Thanks in part to PDUFA and BsUFA, the United States leads the world in the introduction of novel medicines and the FDA’s human drug review program is the global gold standard for regulatory review and approval. In 2021, 76% of novel drugs were first approved in the United States before any other country. The biosimilars marketplace is also continuing to grow and become more robust — today, 22 biosimilars are on the market in the United States, competing against nine brand biologics.

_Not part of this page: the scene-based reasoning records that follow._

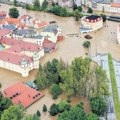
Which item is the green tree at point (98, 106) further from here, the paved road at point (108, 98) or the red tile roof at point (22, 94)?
the red tile roof at point (22, 94)

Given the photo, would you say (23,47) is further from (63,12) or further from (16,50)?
(63,12)

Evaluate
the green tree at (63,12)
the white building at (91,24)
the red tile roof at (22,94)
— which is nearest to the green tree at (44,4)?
the green tree at (63,12)

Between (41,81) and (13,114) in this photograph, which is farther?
(41,81)

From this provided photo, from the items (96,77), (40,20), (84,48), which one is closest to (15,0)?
(40,20)

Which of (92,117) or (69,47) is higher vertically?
(69,47)

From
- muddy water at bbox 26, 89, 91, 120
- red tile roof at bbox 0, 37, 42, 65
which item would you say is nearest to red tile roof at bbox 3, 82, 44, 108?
muddy water at bbox 26, 89, 91, 120

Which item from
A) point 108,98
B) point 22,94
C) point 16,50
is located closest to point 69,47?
point 16,50
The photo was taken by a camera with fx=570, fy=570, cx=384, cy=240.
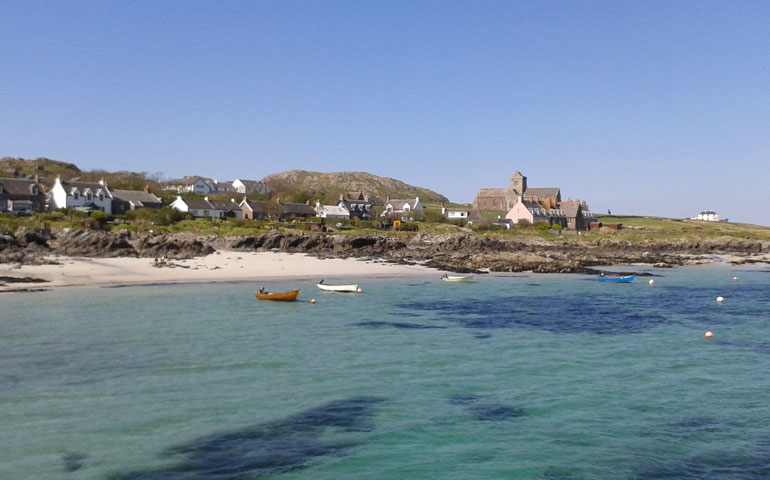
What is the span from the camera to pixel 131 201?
10331 centimetres

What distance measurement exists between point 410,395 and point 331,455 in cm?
489

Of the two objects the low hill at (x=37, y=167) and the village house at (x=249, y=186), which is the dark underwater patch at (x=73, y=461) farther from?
the village house at (x=249, y=186)

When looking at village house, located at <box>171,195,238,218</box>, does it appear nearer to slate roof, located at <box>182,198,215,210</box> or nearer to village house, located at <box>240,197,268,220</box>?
slate roof, located at <box>182,198,215,210</box>

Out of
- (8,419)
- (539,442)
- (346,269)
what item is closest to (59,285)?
(346,269)

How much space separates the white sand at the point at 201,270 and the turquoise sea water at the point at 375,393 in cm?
1026

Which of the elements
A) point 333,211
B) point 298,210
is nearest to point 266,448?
point 298,210

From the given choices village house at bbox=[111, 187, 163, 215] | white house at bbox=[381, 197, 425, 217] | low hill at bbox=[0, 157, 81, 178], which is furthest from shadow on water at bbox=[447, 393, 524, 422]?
low hill at bbox=[0, 157, 81, 178]

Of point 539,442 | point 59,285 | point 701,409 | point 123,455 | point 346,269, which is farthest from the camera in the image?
point 346,269

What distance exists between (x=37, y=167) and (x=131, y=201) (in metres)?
70.9

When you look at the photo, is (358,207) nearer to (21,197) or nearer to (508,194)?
(508,194)

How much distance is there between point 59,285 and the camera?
40.8 meters

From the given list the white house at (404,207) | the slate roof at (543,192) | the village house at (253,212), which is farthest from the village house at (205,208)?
the slate roof at (543,192)

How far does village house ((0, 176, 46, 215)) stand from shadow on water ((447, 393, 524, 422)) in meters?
87.6

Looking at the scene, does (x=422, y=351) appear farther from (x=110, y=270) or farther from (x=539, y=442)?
(x=110, y=270)
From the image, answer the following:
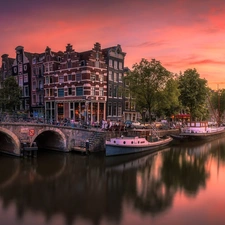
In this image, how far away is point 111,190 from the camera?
19.0 metres

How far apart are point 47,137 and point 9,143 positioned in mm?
6161

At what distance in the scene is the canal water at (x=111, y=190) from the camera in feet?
46.7

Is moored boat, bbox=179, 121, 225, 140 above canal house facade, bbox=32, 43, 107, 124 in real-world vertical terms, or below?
below

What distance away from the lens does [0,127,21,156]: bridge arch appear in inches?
1110

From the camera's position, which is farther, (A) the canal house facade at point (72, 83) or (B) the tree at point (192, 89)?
(B) the tree at point (192, 89)

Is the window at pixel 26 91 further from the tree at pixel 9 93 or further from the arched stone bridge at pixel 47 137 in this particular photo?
the arched stone bridge at pixel 47 137

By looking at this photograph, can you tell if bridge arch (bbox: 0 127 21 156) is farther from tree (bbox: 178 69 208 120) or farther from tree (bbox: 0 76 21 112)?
tree (bbox: 178 69 208 120)

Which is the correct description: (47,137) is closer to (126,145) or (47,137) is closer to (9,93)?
(126,145)

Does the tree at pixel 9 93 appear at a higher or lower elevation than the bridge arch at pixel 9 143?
higher

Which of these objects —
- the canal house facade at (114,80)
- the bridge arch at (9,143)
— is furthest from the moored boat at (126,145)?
the canal house facade at (114,80)

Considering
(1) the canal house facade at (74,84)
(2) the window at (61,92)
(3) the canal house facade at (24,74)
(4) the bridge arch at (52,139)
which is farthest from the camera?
(3) the canal house facade at (24,74)

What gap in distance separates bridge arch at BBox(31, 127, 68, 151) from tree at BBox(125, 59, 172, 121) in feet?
53.8

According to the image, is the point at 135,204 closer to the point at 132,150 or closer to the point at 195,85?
the point at 132,150

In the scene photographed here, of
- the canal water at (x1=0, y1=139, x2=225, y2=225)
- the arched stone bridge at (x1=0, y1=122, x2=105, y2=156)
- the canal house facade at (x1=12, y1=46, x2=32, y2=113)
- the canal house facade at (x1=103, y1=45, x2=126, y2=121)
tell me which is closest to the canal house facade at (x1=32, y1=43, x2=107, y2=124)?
the canal house facade at (x1=103, y1=45, x2=126, y2=121)
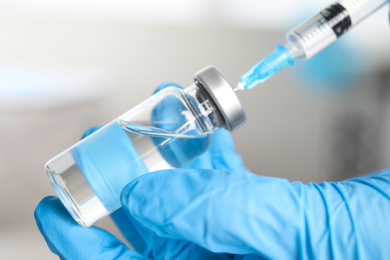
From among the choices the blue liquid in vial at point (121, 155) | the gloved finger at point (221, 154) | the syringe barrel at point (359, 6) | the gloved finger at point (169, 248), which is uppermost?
the syringe barrel at point (359, 6)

As Congress comes back to Washington for the September work period, it is vital policymakers ensure there is no delay in reauthorizing these user fee programs which expire on September 30, 2022. Failure to reauthorize the programs on time would disrupt the agency’s regulatory predictability to review critical medicines, including potential therapies for COVID-19.
For the United States to maintain its leadership in biopharmaceutical research and development and regulatory review, reauthorization of PDUFA and BsUFA is critical. New discoveries in drug development, including platforms for vaccines and cell and gene therapies, deliver the promise of treating debilitating diseases such as cancer, diabetes and many rare disorders. Fulfilling this promise depends on a modern regulatory framework, supported by PDUFA and BsUFA, that helps ensure patients have timely access to lifesaving medicines. As Congress makes efforts to move these reauthorization packages forward, it is important there is no delay in supporting the FDA's critical work.
PhRMA urges policymakers to act soon to pass these vital agreements. Patients are counting on them.